*Passage provided*:
Mr. Rod Hauser reports
LEADER ENERGY SERVICES REPORTS THIRD QUARTER 2014 RESULTS
Leader Energy Services Ltd. has released its financial and operating results for the three- and nine-month periods ended Sept. 30, 2014. Leader's third-quarter condensed interim financial statements, and management discussion and analysis will be filed to SEDAR on Nov. 26, 2014. For further information, please refer to those filings.
PERFORMANCE SUMMARY
(in thousands of dollars)
Quarter ended
Sept. 30, Sept. 30,
2014 2013
Revenue $ 4,779 $ 5,260
Operating expenses 3,217 4,022
1,562 1,238
General and
administrative 865 1,066
Amortization 815 1,007
Finance cost 963 895
Other 14 18
Net (loss) $ (1,095) $ (1,748)
(Loss) per share -- basic $ (0.04) $ (0.06)
(Loss) per share -- diluted $ (0.04) $ (0.06)
EBITDA (1) $ 683 $ 154
Adjusted EBITDA (1) $ 691 $ 178
Nine months ended
Sept. 30, Sept. 30,
2014 2013
Revenue $ 15,800 $ 16,200
Operating expenses 12,004 12,778
3,796 3,422
General and
administrative 2,777 3,066
Amortization 2,825 3,000
Finance cost 2,830 2,914
(Loss) on settlement of
loans and borrowings - 233
Asset impairment 2,419 -
Other 57 78
Net (loss) $ (7,112) $ (5,869)
(Loss) per share -- basic $ (0.24) $ (0.20)
(Loss) per share -- diluted $ (0.24) $ (0.20)
EBITDA (1) $ (1,457) $ 45
Adjusted EBITDA (1) $ 987 $ 361
(1) EBITDA refers to net income before finance costs,
taxes, depreciation and amortization. As the company
has not recorded any provision for income taxes,
taxes have been excluded from the reconciliation.

*Given task*: Write out the earnings report in full, word for word. The data that comes next has nothing to do with the earnings report.

Excerpt from the dataset:
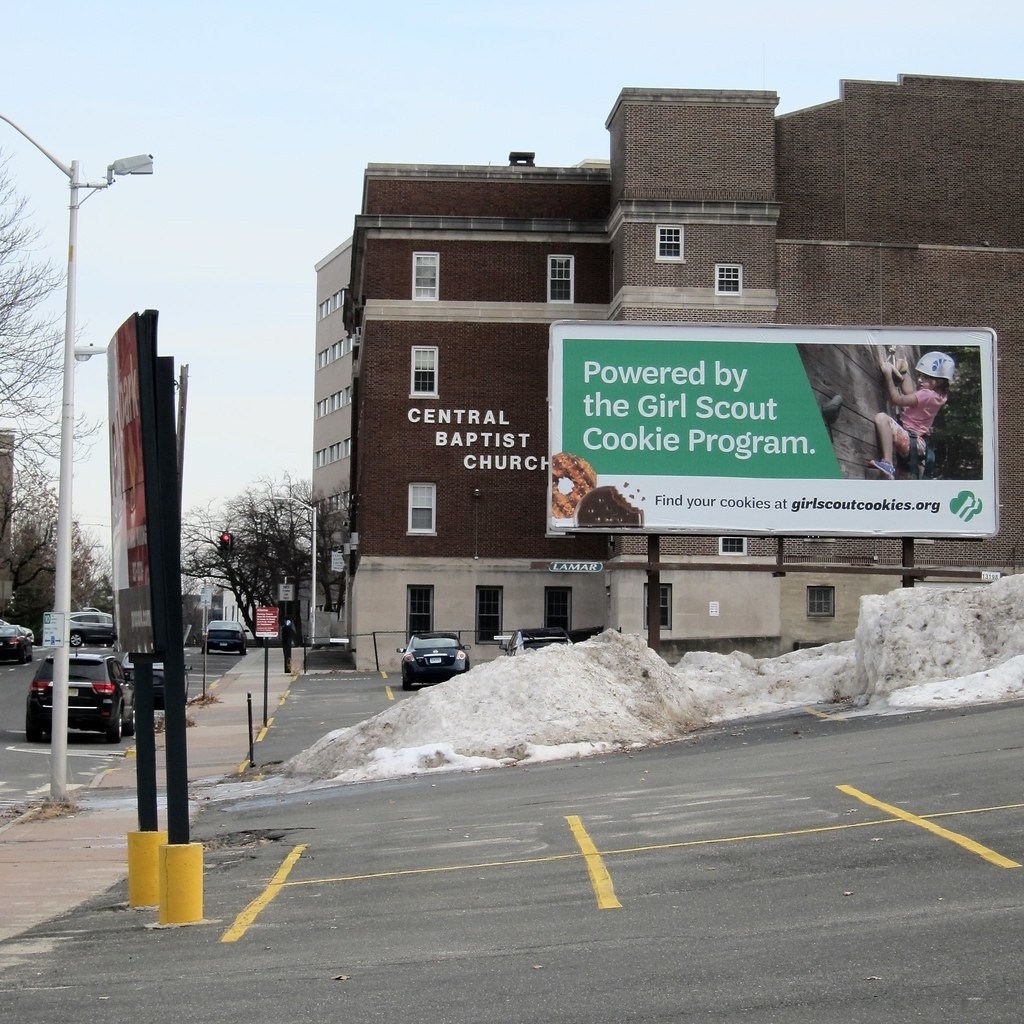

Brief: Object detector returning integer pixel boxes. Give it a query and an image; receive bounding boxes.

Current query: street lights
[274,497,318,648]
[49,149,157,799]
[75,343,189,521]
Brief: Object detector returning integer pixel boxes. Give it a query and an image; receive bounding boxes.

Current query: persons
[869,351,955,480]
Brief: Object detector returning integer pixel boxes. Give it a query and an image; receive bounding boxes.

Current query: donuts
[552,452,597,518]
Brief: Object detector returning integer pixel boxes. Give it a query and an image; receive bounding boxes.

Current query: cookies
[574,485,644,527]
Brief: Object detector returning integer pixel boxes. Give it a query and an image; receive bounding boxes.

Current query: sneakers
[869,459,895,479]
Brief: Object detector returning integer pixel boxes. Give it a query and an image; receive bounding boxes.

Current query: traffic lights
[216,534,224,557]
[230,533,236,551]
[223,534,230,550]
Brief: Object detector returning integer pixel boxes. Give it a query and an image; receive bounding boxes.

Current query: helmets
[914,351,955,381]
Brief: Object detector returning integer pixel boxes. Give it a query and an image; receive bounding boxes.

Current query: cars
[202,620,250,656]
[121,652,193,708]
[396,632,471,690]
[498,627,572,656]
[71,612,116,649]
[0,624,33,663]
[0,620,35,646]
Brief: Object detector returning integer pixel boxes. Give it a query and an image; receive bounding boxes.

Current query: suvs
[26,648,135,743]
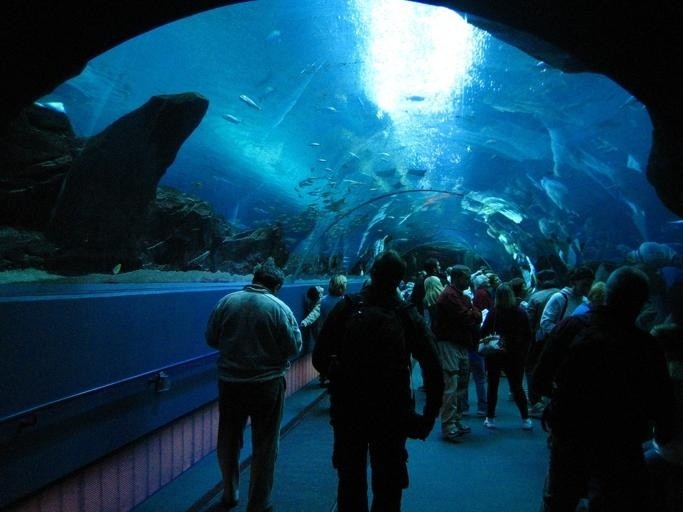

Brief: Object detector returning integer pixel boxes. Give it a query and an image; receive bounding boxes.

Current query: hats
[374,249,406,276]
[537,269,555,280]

*Written answer*:
Mr. Rod Hauser reports
LEADER ENERGY SERVICES REPORTS THIRD QUARTER 2014 RESULTS
Leader Energy Services Ltd. has released its financial and operating results for the three- and nine-month periods ended Sept. 30, 2014. Leader's third-quarter condensed interim financial statements, and management discussion and analysis will be filed to SEDAR on Nov. 26, 2014. For further information, please refer to those filings.
PERFORMANCE SUMMARY
(in thousands of dollars)
Quarter ended
Sept. 30, Sept. 30,
2014 2013
Revenue $ 4,779 $ 5,260
Operating expenses 3,217 4,022
1,562 1,238
General and
administrative 865 1,066
Amortization 815 1,007
Finance cost 963 895
Other 14 18
Net (loss) $ (1,095) $ (1,748)
(Loss) per share -- basic $ (0.04) $ (0.06)
(Loss) per share -- diluted $ (0.04) $ (0.06)
EBITDA (1) $ 683 $ 154
Adjusted EBITDA (1) $ 691 $ 178
Nine months ended
Sept. 30, Sept. 30,
2014 2013
Revenue $ 15,800 $ 16,200
Operating expenses 12,004 12,778
3,796 3,422
General and
administrative 2,777 3,066
Amortization 2,825 3,000
Finance cost 2,830 2,914
(Loss) on settlement of
loans and borrowings - 233
Asset impairment 2,419 -
Other 57 78
Net (loss) $ (7,112) $ (5,869)
(Loss) per share -- basic $ (0.24) $ (0.20)
(Loss) per share -- diluted $ (0.24) $ (0.20)
EBITDA (1) $ (1,457) $ 45
Adjusted EBITDA (1) $ 987 $ 361
(1) EBITDA refers to net income before finance costs,
taxes, depreciation and amortization. As the company
has not recorded any provision for income taxes,
taxes have been excluded from the reconciliation.